En retournant vers mon domicile, j’achète un chapeau fabriqué en Chine pour vingt dollars. Il me va bien. Il m’ira à merveille lorsque je mettrai mes complets-cravates, je suis devenu un homme d’affaires. Le vendeur m’offre les taxes. Je rentre tenir compagnie à mon chaton-prince, l’énigmatique Musique. J’allume un narguilé, je fais chanter Oum Koltsoum sous les mots de ce texte. Le temps passe.
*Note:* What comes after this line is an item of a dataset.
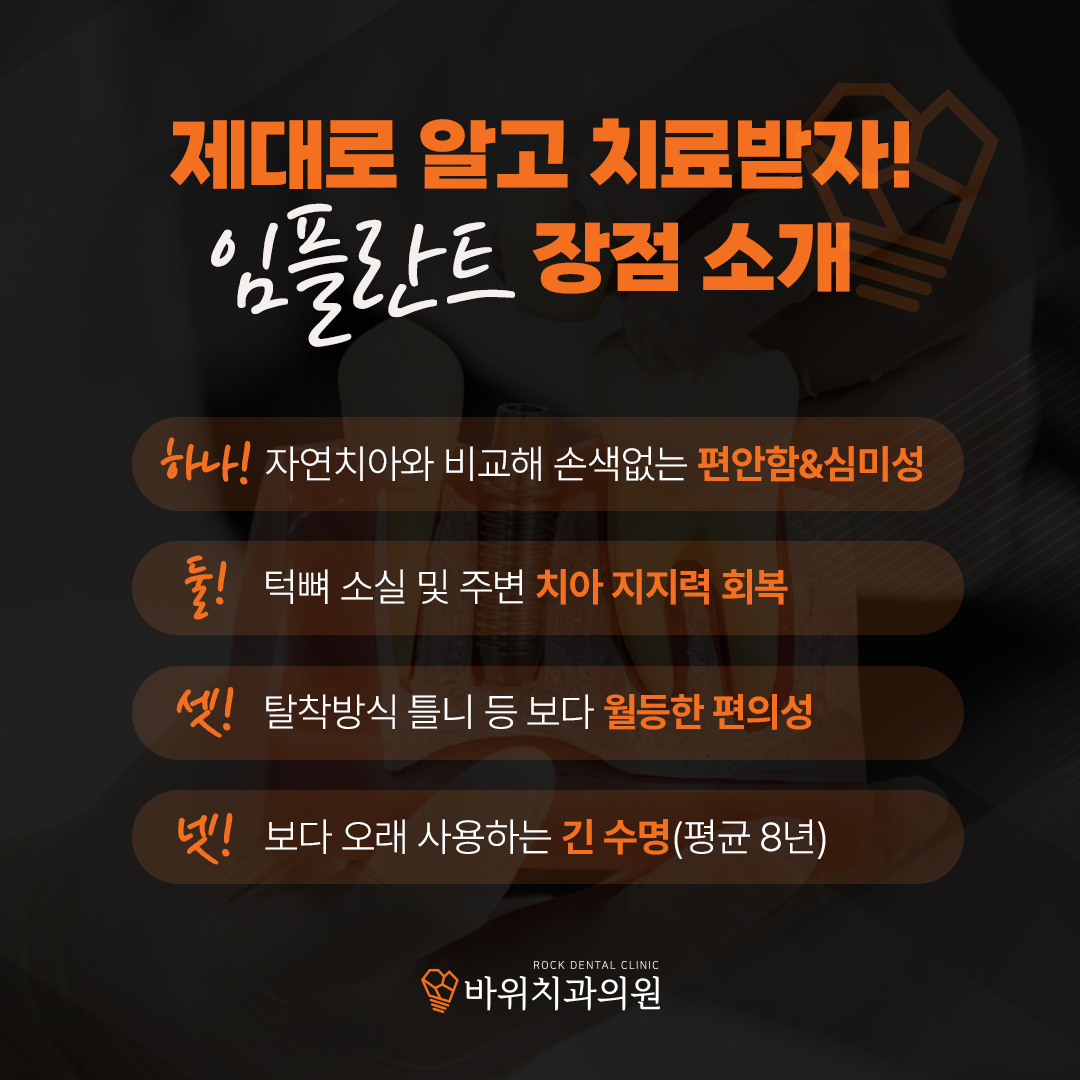 바위치과의원 청주 대표 이미지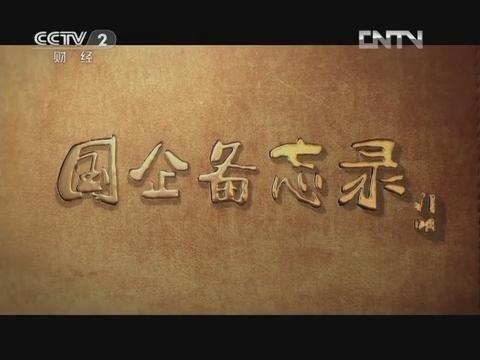 《国企备忘录》第六集 行思行远（伟德集团成长故事）20130126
J’ai cessé de compter les miracles.

À la dame de la proue

La chanson s’intitule Anamesa Nissirou, chantée par Kristi Stassinopoulou et Stathis Kalyviotis qui s’inspirent pour leur album, Greekadelia, de chansons traditionnelles demotika et de danses rurales grecques. C’est une chanson de marins du Dodécanèse, elle raconte l’histoire d’un navire captif des eaux dangereuses et de son équipage qui prie pour qu’on lui vienne en aide.